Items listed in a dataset
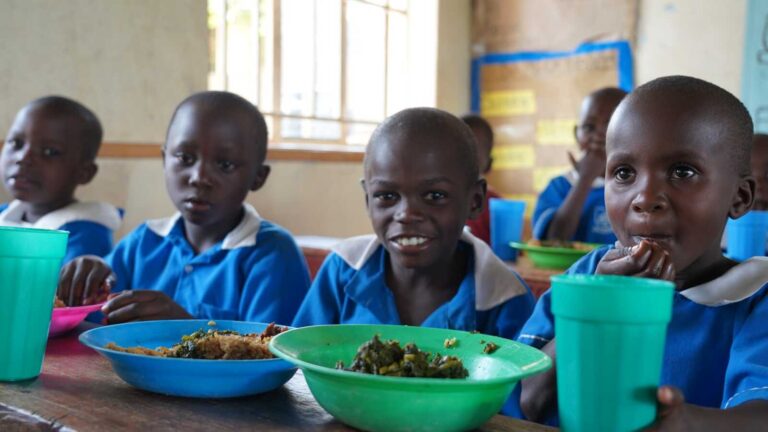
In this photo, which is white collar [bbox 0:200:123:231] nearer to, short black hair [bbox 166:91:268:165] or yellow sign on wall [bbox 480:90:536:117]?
short black hair [bbox 166:91:268:165]

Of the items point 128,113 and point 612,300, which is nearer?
point 612,300

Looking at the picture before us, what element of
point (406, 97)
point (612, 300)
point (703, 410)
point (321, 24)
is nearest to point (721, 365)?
point (703, 410)

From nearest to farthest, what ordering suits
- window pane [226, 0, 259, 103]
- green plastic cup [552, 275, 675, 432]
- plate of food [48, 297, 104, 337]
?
green plastic cup [552, 275, 675, 432]
plate of food [48, 297, 104, 337]
window pane [226, 0, 259, 103]

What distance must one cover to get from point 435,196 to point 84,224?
52.5 inches

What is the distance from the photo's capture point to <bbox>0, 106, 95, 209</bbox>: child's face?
8.38 feet

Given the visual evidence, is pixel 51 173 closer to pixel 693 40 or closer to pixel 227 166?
pixel 227 166

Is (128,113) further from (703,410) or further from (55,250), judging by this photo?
(703,410)

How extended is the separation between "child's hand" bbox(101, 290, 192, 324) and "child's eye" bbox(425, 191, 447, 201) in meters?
0.57

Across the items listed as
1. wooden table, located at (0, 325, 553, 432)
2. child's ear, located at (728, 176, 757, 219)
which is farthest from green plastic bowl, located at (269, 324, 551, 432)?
child's ear, located at (728, 176, 757, 219)

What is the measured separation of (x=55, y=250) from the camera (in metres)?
1.07

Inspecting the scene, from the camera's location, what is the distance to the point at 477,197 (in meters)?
1.80

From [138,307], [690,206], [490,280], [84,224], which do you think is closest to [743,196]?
[690,206]

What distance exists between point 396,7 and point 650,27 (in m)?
1.61

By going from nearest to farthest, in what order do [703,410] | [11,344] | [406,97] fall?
[703,410] → [11,344] → [406,97]
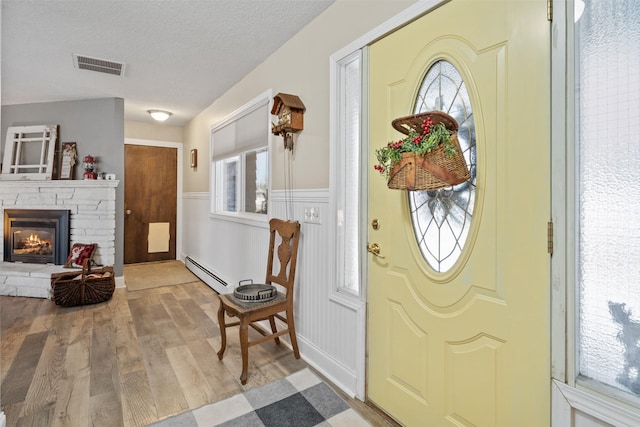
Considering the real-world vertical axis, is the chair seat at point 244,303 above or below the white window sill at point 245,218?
below

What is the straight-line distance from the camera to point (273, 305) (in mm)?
2285

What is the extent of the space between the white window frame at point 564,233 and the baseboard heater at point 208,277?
3228mm

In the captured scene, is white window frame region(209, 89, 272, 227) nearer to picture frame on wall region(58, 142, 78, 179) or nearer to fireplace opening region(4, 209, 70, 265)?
picture frame on wall region(58, 142, 78, 179)

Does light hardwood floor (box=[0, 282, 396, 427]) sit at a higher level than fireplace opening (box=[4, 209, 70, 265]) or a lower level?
lower

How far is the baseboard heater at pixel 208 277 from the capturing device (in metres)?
3.93

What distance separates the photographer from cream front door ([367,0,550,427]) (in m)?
1.17

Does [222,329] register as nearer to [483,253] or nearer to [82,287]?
[483,253]

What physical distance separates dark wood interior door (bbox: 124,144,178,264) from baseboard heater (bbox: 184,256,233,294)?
2.56 ft

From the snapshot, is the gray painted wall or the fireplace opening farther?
the gray painted wall

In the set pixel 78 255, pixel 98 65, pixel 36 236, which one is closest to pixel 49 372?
pixel 78 255

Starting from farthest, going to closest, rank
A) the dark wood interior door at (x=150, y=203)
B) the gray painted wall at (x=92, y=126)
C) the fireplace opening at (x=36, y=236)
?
1. the dark wood interior door at (x=150, y=203)
2. the gray painted wall at (x=92, y=126)
3. the fireplace opening at (x=36, y=236)

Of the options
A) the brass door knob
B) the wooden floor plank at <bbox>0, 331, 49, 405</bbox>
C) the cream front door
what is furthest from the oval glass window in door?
the wooden floor plank at <bbox>0, 331, 49, 405</bbox>

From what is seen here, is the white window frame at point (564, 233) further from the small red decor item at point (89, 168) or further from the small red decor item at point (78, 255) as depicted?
the small red decor item at point (89, 168)

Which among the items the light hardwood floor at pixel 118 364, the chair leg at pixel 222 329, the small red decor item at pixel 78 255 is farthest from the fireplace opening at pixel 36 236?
the chair leg at pixel 222 329
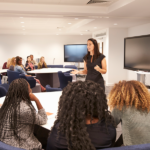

TASK: Rewrite all of the rows above, replacing every "farthest" with "most distant" and keeping everything else the same. Leave the pictures out of your answer.

TASK RESPONSE:
In this photo, which is white collar [bbox 0:200:123:231] nearer to, short black hair [bbox 166:91:268:165] or yellow sign on wall [bbox 480:90:536:117]?
short black hair [bbox 166:91:268:165]

Of the items point 128,113 and point 612,300, which is nearer?
point 612,300

Looking at the picture before us, what element of
point (406, 97)
point (612, 300)
point (703, 410)
point (321, 24)
is nearest to point (721, 365)?
point (703, 410)

From nearest to most distant, what ordering suits
- window pane [226, 0, 259, 103]
- green plastic cup [552, 275, 675, 432]
- plate of food [48, 297, 104, 337]
?
green plastic cup [552, 275, 675, 432]
plate of food [48, 297, 104, 337]
window pane [226, 0, 259, 103]

What distance must one cover to get from point 435,196 to point 84,224?
52.5 inches

What is the distance from the photo's capture point to <bbox>0, 106, 95, 209</bbox>: child's face?
8.38 feet

Given the visual evidence, is pixel 51 173 closer to pixel 693 40 or closer to pixel 227 166?
pixel 227 166

Is (128,113) further from (703,410) or further from (55,250), judging by this photo?
(703,410)

How extended is the separation between "child's hand" bbox(101, 290, 192, 324) and "child's eye" bbox(425, 191, 447, 201) in meters?
0.57

Across the items listed as
1. wooden table, located at (0, 325, 553, 432)
2. child's ear, located at (728, 176, 757, 219)
which is most distant from green plastic bowl, located at (269, 324, 551, 432)?
child's ear, located at (728, 176, 757, 219)

What is the measured separation of (x=55, y=250) from the camera (in metres)?
1.07

Inspecting the scene, from the camera's location, what is the distance to the point at 477,197 (in meters)?
1.80

From [138,307], [690,206], [490,280], [84,224], which do you think is closest to [743,196]?
[690,206]

What distance exists between point 396,7 and point 650,27 (in m)?
1.61

By going from nearest to most distant, in what order do [703,410] | [11,344] | [406,97] fall?
[703,410] → [11,344] → [406,97]
Considering the real-world vertical axis, is the chair seat at point 244,303 above or below the white window sill at point 245,218?
below

What is the straight-line distance from the camera to point (273, 305) (in mm)?
2285

What is the extent of the space between the white window frame at point 564,233 and the baseboard heater at point 208,277?
3228mm

In the captured scene, is white window frame region(209, 89, 272, 227) nearer to picture frame on wall region(58, 142, 78, 179) or nearer to fireplace opening region(4, 209, 70, 265)?
picture frame on wall region(58, 142, 78, 179)

Does light hardwood floor (box=[0, 282, 396, 427]) sit at a higher level than fireplace opening (box=[4, 209, 70, 265]) or a lower level?
lower

How far is the baseboard heater at pixel 208 277 from the capturing device (in metres)?
3.93

What distance separates the photographer from cream front door ([367,0,550,427]) (in m)?
1.17

Does [222,329] register as nearer to [483,253] or nearer to [82,287]?
[483,253]

What physical distance separates dark wood interior door (bbox: 124,144,178,264) from baseboard heater (bbox: 184,256,233,294)?
2.56 ft

From the snapshot, is the gray painted wall or the fireplace opening farther?
the gray painted wall

In the set pixel 78 255, pixel 98 65, pixel 36 236, which one is closest to pixel 49 372?
pixel 78 255

Starting from most distant, going to closest, rank
A) the dark wood interior door at (x=150, y=203)
B) the gray painted wall at (x=92, y=126)
C) the fireplace opening at (x=36, y=236)
?
1. the dark wood interior door at (x=150, y=203)
2. the gray painted wall at (x=92, y=126)
3. the fireplace opening at (x=36, y=236)

Of the options
A) the brass door knob
B) the wooden floor plank at <bbox>0, 331, 49, 405</bbox>
C) the cream front door
what is furthest from the oval glass window in door?
the wooden floor plank at <bbox>0, 331, 49, 405</bbox>

From what is seen here, is the white window frame at point (564, 233) further from the small red decor item at point (89, 168) or further from the small red decor item at point (78, 255) as depicted?
the small red decor item at point (89, 168)

Which among the items the light hardwood floor at pixel 118 364, the chair leg at pixel 222 329, the small red decor item at pixel 78 255 is most distant from the fireplace opening at pixel 36 236?
the chair leg at pixel 222 329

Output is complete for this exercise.